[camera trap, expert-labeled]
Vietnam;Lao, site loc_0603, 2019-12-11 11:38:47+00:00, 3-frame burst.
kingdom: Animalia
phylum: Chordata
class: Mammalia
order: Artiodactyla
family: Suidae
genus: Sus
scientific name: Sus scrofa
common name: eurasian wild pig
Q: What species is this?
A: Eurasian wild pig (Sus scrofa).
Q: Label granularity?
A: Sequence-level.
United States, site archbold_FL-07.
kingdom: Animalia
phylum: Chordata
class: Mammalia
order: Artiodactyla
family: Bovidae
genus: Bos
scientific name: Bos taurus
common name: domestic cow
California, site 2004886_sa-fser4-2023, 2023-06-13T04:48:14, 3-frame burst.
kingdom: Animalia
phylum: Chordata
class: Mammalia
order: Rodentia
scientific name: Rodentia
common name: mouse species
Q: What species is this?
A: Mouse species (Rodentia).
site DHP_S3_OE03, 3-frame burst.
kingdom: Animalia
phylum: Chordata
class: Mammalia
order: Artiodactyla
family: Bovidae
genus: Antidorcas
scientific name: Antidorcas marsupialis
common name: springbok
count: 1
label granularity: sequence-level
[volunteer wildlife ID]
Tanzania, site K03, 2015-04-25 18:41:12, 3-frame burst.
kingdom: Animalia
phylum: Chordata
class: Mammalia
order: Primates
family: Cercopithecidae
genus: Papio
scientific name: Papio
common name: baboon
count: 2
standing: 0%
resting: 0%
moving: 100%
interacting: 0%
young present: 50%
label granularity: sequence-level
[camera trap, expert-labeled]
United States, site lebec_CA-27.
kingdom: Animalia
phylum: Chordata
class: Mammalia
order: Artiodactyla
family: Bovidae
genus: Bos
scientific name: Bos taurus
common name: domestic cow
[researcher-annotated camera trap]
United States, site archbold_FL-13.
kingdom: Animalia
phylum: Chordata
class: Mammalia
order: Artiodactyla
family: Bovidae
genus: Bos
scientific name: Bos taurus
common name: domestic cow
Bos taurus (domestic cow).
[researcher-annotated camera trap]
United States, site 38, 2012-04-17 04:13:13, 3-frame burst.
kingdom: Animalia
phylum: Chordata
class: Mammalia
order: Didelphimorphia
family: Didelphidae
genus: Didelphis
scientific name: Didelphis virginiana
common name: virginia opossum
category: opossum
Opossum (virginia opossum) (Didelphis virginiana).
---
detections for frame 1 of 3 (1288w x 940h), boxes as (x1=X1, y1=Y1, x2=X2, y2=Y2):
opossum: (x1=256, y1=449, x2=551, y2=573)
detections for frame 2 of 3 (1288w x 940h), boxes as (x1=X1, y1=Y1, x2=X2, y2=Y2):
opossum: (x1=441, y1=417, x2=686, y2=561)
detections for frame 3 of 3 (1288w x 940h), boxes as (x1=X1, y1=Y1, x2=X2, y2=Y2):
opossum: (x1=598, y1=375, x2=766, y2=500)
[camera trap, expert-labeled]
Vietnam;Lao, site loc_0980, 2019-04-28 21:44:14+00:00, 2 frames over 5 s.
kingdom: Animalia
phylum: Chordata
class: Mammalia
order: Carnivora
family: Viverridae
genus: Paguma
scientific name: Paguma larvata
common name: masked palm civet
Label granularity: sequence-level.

==================================================

### Your instructions
Output exactly the lines from the one with "scientific name: Paguma larvata" through the final line of the listing above.

### Exercise result
scientific name: Paguma larvata
common name: masked palm civet
Label granularity: sequence-level.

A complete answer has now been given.